GPS readied for tracking sex offenders
By BILL HUGHES
THE JOURNAL NEWS
(Original Publication: April 23, 2005)

WHITE PLAINS Electronic monitoring of paroled felons has generated a lot of headlines lately. It began when domestic diva Martha Stewart donned an ankle bracelet after her release from federal prison and more recently last month, when a paroled sex offender in Florida was arrested in the killing of a 9-year-old girl, sparking legislation to require stricter monitoring of paroled sex offenders there.

But long before the recent developments, Westchester County's Department of Probation was quietly planning to take its 15-year-old electronic-monitoring system to the next level. Last year, the county put out bids for a Global Positioning System for satellite tracking of sex offenders, awarding a contract to a California company in January.

Assistant Commissioner Louis Conte said probation officers are training with the new equipment, and the program should be operational within a few months. The system involves 24-hour monitoring via satellite with hand-held computers that function as tracking devices and cell phones.

Probationers in the program will also have phones that do not dial out and an ankle bracelet specifically programmed to alert a probation officer if the offender goes anywhere he or she is not supposed to. If the probationer steps into what are called "exclusion zones," which can be tailored through software to each individual's court-mandated requirements, the probation officer receives an instant alert and can either call the person or go to the location to investigate.

The operating cost for the "active" system is roughly $8 per day per offender, Conte said, a few dollars more than the current "passive" system in which probationers download information from their monitors every day.
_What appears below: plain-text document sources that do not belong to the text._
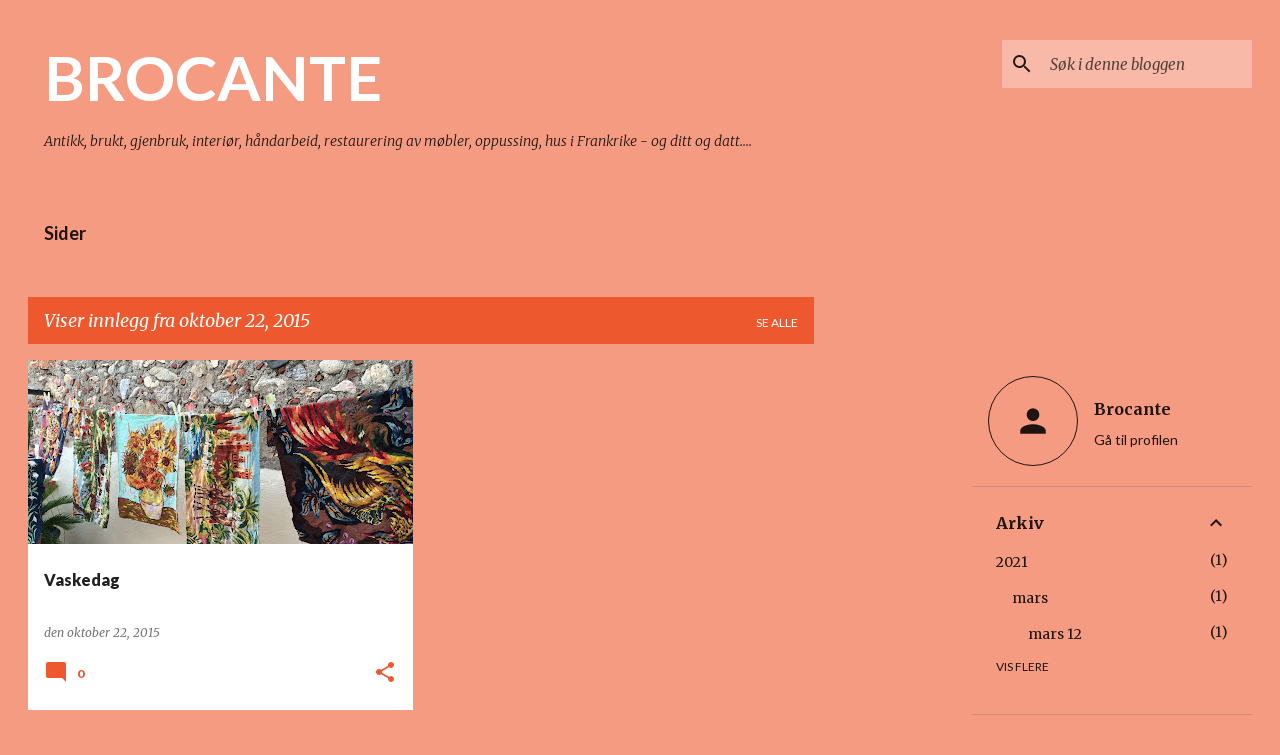

--- FILE ---
content_type: text/html; charset=utf-8
request_url: https://www.google.com/recaptcha/api2/aframe
body_size: 268
content:
<!DOCTYPE HTML><html><head><meta http-equiv="content-type" content="text/html; charset=UTF-8"></head><body><script nonce="ArK5fRKwYtY-5dr7Al6lMQ">/** Anti-fraud and anti-abuse applications only. See google.com/recaptcha */ try{var clients={'sodar':'https://pagead2.googlesyndication.com/pagead/sodar?'};window.addEventListener("message",function(a){try{if(a.source===window.parent){var b=JSON.parse(a.data);var c=clients[b['id']];if(c){var d=document.createElement('img');d.src=c+b['params']+'&rc='+(localStorage.getItem("rc::a")?sessionStorage.getItem("rc::b"):"");window.document.body.appendChild(d);sessionStorage.setItem("rc::e",parseInt(sessionStorage.getItem("rc::e")||0)+1);localStorage.setItem("rc::h",'1769905093423');}}}catch(b){}});window.parent.postMessage("_grecaptcha_ready", "*");}catch(b){}</script></body></html>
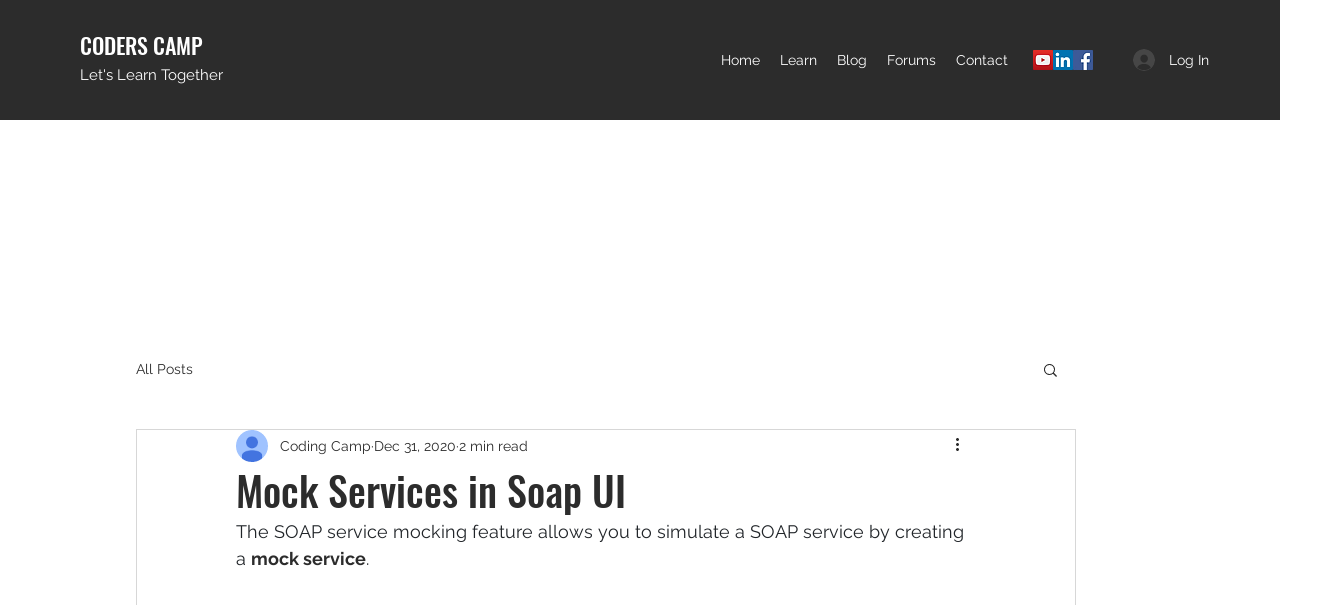

--- FILE ---
content_type: text/html; charset=utf-8
request_url: https://www.google.com/recaptcha/api2/aframe
body_size: 266
content:
<!DOCTYPE HTML><html><head><meta http-equiv="content-type" content="text/html; charset=UTF-8"></head><body><script nonce="X44EfITdhnAiztujpl3qvA">/** Anti-fraud and anti-abuse applications only. See google.com/recaptcha */ try{var clients={'sodar':'https://pagead2.googlesyndication.com/pagead/sodar?'};window.addEventListener("message",function(a){try{if(a.source===window.parent){var b=JSON.parse(a.data);var c=clients[b['id']];if(c){var d=document.createElement('img');d.src=c+b['params']+'&rc='+(localStorage.getItem("rc::a")?sessionStorage.getItem("rc::b"):"");window.document.body.appendChild(d);sessionStorage.setItem("rc::e",parseInt(sessionStorage.getItem("rc::e")||0)+1);localStorage.setItem("rc::h",'1769059609236');}}}catch(b){}});window.parent.postMessage("_grecaptcha_ready", "*");}catch(b){}</script></body></html>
The new system should free up time that probation officers spend sitting in front of a computer, Conte said.

"It's a significant investment, but we believe it's going to prove to be a worthwhile one," Conte said. "Obviously, it's not a fail-safe system, but it's certainly going to serve as a psychological deterrent to these guys, knowing that we can trace their every move, and it's certainly going to provide us with way more information than we have now."
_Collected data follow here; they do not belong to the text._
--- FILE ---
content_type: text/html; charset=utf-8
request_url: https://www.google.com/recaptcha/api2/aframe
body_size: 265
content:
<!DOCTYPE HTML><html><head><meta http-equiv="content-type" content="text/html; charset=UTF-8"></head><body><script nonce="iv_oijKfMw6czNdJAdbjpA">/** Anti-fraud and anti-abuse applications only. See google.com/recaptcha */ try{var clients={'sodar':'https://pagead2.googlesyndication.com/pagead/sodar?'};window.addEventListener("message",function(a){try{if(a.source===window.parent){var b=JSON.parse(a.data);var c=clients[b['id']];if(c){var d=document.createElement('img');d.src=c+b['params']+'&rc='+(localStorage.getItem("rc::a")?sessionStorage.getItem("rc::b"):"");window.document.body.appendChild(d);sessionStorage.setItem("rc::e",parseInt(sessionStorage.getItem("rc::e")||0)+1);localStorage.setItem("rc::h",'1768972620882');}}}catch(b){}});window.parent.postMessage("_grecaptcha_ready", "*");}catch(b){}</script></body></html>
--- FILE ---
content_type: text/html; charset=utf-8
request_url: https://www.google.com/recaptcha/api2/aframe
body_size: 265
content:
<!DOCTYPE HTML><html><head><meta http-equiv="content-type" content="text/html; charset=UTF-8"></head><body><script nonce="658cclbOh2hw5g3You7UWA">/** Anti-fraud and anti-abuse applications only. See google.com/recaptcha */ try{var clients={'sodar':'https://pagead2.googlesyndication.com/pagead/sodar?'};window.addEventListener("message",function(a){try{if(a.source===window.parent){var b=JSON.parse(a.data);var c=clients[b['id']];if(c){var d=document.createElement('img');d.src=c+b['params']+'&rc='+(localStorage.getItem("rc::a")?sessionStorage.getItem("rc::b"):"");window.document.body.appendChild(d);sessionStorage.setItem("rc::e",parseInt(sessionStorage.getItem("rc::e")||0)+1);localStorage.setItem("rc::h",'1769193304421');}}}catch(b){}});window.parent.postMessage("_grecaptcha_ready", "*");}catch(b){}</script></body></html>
While some civil libertarians consider such monitoring an abuse of governmental power through high-tech methods, Conte stressed that the GPS would be put in use only for the worst offenders and only after a judge has ordered it.

Charles Onley, a research associate with the U.S. Justice Department's Center for Sex Offender Management, cautioned that although the technology has improved, GPS provides only limited information. "Just because a probation officer knows where you are doesn't necessarily mean you can't be perpetrating a crime," Onley said.

"The advantage they do provide goes more toward helping an agency rule someone out as a suspect when a new crime is committed," Onley said. "The people under their supervision are generally the first people that get looked at in those situations."
Jill O'Neill, the assistant director for the county's office of Victim's Assistance Services, said she thought the new technology would help many crime victims feel more secure. "For both past and future victims, this will absolutely be a positive thing," O'Neill said.

"Peace of mind can be different for every victim, and each victim is going to experience trauma differently," said O'Neill. "I think knowing that officers will have direct phone contact and the ability to get there quickly will make a lot of victims feel safer."